Cooling accounts for 50–70% of total injection moulding cycle time. In PET preform production where cycle times of 6–14 seconds are standard, even a 1-second cooling improvement translates to millions of extra preforms per year. Here is how cooling system design makes or breaks your output.
Every preform enters the mould as liquid PET at ~280°C. The cooling system must remove enough heat for the preform to reach a safe ejection temperature (typically below 70°C for the preform skin) while simultaneously quenching fast enough to prevent crystallisation in the preform body.
| Zone | Design Challenge | Critical Parameter | Hexamech Approach |
|---|---|---|---|
| Core pin (inside preform) | Narrow geometry limits channel size; turbulence harder to achieve | Water flow must remain turbulent (Re > 4000) | Optimised core bore diameter; bubble jet or spiral inserts for turbulence |
| Cavity (outside preform) | More geometric freedom but must not compromise wall strength | Channel proximity to mould surface; uniform distribution | Strategically placed channels; CFD-verified flow distribution |
| Parameter | Specification | Effect if Out of Range |
|---|---|---|
| Water temperature | 8–15°C (chilled) | Higher temp = longer cooling, risk of body haze |
| Flow regime | Turbulent: Re > 4,000 | Laminar flow reduces heat transfer efficiency 50–80% |
| Water quality | Treated, low hardness | Scale builds up; cooling efficiency degrades over time |
| Pressure | 3–6 bar at mould inlet | Low pressure = insufficient flow velocity = laminar risk |
Cooling circuit scale is one of the most common and under-recognised causes of cycle time creep and quality drift.

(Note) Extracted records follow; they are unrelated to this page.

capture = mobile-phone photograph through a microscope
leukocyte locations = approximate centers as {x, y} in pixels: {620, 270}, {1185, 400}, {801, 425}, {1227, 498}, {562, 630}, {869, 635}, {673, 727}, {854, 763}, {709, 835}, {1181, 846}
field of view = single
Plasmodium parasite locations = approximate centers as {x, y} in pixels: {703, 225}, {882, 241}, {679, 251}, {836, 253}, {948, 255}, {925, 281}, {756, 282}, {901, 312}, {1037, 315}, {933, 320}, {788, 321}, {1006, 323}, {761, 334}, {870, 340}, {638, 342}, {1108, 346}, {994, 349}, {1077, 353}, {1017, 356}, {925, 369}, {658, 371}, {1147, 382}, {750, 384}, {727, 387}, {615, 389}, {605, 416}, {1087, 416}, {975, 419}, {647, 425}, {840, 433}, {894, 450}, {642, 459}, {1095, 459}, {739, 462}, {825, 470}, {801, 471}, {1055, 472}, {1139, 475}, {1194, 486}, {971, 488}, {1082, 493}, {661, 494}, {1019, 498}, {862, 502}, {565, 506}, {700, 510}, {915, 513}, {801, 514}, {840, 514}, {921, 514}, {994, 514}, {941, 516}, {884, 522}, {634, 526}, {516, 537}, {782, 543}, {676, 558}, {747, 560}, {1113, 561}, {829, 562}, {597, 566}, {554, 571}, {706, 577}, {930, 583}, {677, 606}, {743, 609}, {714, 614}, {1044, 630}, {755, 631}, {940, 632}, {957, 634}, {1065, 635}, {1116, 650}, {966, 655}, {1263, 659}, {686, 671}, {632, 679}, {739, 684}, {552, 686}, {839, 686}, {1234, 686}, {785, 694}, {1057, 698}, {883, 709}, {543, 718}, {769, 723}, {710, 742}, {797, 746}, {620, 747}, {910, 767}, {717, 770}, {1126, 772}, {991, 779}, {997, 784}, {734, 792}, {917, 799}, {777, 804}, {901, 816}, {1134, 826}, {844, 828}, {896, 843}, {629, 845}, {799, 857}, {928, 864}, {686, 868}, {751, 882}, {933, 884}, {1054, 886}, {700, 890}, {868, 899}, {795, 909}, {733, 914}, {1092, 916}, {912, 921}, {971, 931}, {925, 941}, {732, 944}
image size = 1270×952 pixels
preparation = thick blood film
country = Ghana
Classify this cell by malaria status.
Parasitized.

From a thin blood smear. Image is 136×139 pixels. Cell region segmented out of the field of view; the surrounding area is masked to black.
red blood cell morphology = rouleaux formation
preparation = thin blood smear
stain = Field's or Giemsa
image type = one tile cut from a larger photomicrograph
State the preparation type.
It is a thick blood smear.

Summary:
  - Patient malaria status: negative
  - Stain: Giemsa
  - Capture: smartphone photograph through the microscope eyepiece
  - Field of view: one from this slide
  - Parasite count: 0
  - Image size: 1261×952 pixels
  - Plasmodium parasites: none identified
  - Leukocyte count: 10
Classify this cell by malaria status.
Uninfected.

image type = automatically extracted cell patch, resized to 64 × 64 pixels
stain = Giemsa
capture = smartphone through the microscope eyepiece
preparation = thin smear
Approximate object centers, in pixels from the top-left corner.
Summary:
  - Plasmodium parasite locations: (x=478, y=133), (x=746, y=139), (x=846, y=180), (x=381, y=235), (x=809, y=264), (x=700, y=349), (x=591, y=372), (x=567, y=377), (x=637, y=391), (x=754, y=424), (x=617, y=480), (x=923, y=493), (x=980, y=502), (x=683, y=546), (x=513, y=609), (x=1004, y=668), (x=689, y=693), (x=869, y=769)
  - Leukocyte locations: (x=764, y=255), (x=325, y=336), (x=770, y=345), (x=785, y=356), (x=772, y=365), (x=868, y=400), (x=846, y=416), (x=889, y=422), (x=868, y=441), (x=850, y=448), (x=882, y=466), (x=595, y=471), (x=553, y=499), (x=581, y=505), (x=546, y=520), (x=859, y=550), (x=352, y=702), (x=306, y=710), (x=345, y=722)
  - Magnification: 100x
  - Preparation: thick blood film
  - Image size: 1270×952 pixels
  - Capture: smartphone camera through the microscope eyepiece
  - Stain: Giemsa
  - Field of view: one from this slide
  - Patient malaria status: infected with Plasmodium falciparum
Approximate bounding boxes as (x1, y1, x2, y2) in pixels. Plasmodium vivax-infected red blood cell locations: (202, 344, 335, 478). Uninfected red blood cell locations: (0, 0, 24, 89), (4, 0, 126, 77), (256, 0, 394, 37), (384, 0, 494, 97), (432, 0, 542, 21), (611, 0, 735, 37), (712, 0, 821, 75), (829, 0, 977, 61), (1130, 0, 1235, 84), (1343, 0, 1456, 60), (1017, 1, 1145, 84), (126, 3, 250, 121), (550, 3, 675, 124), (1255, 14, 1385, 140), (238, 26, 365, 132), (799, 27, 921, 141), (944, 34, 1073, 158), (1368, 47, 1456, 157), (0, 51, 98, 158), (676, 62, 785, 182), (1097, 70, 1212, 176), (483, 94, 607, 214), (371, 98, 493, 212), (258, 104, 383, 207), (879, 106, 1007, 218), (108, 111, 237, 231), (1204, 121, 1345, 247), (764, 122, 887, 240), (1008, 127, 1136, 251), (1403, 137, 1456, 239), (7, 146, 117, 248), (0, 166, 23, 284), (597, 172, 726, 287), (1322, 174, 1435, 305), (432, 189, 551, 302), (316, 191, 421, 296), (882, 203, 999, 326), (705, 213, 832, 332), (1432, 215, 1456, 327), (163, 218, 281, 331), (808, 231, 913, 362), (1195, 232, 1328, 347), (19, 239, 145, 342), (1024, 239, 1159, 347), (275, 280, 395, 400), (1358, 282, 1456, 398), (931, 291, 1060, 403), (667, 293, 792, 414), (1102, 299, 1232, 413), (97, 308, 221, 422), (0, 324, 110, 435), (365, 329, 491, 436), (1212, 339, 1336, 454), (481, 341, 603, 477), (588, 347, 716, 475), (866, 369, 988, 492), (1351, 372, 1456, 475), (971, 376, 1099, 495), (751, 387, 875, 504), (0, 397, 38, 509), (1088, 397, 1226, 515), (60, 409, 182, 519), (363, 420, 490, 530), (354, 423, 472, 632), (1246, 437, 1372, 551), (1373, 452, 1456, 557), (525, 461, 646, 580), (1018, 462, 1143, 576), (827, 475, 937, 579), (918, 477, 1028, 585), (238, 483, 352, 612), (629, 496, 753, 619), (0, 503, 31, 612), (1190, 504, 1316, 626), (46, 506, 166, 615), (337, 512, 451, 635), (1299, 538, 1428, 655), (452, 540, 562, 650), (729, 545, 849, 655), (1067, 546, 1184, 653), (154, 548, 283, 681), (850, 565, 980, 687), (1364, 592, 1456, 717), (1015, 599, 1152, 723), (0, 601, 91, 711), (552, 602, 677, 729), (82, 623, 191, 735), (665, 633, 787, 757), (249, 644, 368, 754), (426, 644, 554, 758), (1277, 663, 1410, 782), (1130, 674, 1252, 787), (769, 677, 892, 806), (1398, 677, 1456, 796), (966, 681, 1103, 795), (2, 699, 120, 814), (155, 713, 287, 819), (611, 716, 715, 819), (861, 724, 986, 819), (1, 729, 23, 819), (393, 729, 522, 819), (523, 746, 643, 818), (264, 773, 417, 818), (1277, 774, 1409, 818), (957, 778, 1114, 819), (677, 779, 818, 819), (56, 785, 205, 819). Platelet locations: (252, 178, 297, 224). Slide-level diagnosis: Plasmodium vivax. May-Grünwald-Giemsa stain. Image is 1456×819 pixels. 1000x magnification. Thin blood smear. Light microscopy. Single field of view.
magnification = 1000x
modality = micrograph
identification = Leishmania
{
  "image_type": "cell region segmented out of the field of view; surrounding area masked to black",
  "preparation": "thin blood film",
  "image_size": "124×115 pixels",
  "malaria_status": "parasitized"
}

A mould that runs at 9 seconds in year 1 can drift to 12 seconds by year 3 if cooling circuits are not periodically descaled and inspected. Hexamech includes cooling circuit documentation with every mould — recording baseline flow rates at commissioning so deviations are immediately identifiable.
Hexamech calculates cooling circuit requirements before the mould is designed — not after the first trial shows a problem.